How to read custom dimension attribute from java code

piotrpo picture piotrpo · May 16, 2013 · Viewed 26.6k times · Source

I made my custom component just putting few TextViews together. Now I want to be able to init my custom control directly from code, passing text sizes independently for each of of TV's

My attributes definition:

<resources>
    <declare-styleable name="BasicGauge">
        <attr name="valueTextSize" format="dimension" />
        <attr name="titleTextSize" format="dimension" />
        <attr name="unitsTextSize" format="dimension" />
    </declare-styleable>
</resources>

Sample initialization of component:

<pl.com.digita.BikeComputerUi.customviews.BasicGauge
    android:id="@+id/basicGauge1"
    android:layout_width="0dp"
    android:layout_height="wrap_content"
    android:layout_weight="1"
    android:padding="10dp"
    valueTextSize="40sp">

</pl.com.digita.BikeComputerUi.customviews.BasicGauge>

How I try to read those attributes in component's constructor:

final int N = typedArray.getIndexCount();
for (int i = 0; i < N; i++) {
    int attribute = typedArray.getIndex(i);
    switch (attribute) {
        case R.styleable.BasicGauge_valueTextSize:
            valueTextSize = typedArray.getString(attribute);
            break;
        case R.styleable.BasicGauge_titleTextSize:
            titleTextSize = typedArray.getString(attribute);
            break;
        case R.styleable.BasicGauge_unitsTextSize:
            unitsTextSize = typedArray.getString(attribute);
            break;
    }
    typedArray.recycle();
}

Problem: After creation all of my values are still null. 40sp is exactly my desired value.

Answer

Snicolas picture Snicolas · May 16, 2013

A few things to say :

  • first you need a xml name space declaration line at the top of your xml, exactly in the same way as you do with android xmlns : xmlns:foo="http://schemas.android.com/apk/res-auto"
  • then you need to prefix valueTextSize with your xmlns : foo:valueTextSize="40sp"

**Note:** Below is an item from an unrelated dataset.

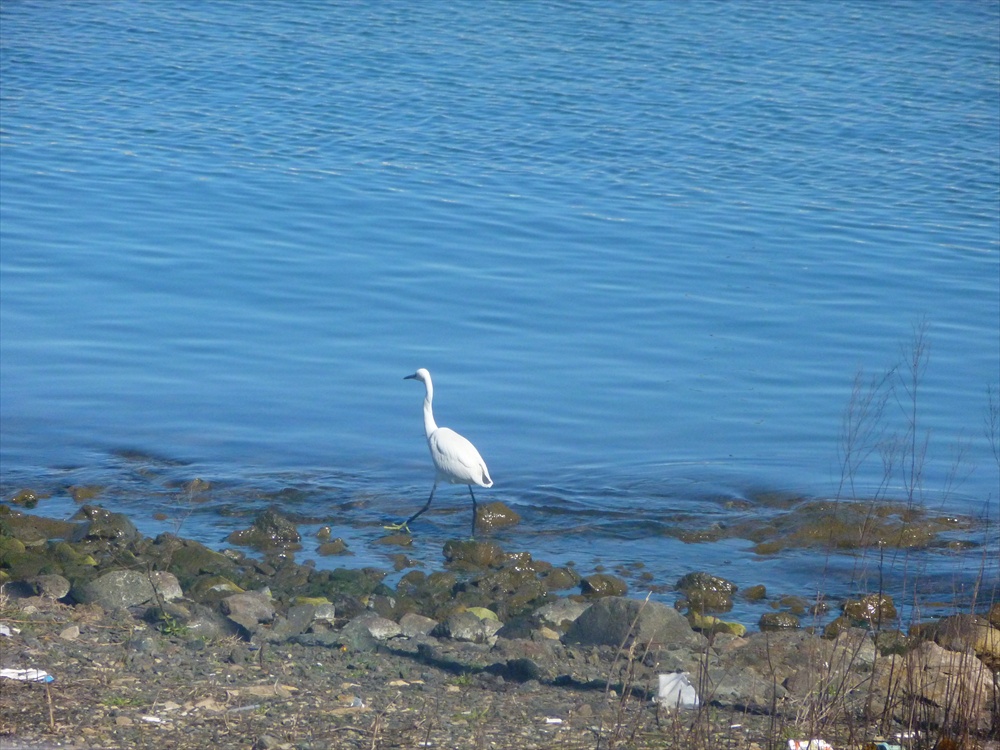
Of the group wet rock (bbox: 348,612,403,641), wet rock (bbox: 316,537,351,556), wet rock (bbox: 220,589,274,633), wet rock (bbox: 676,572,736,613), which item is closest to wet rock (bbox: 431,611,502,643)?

After that, it's not a very good idea to get a string, android offers more powerfull solution to deal with dimensions :

int unitsTextSize = typedArray.getDimensionPixelSize(R.styleable.BasicGauge_unitsTextSize, textSize);

then there are some subtleties :

  • for a Paint, or a TextPaint, you can this value as is : paint.setTextSize(unitTextSize):
  • for a textview, the above approach would fail, and you have to use an overload of setText to get the correct result : textView.setTextSize(TypedValue.COMPLEX_UNIT_PX, unitTextSize);

The difference comes from what is called "raw pixels" (unscaled according to density, just raw) and "scaled pixels" (the opposite).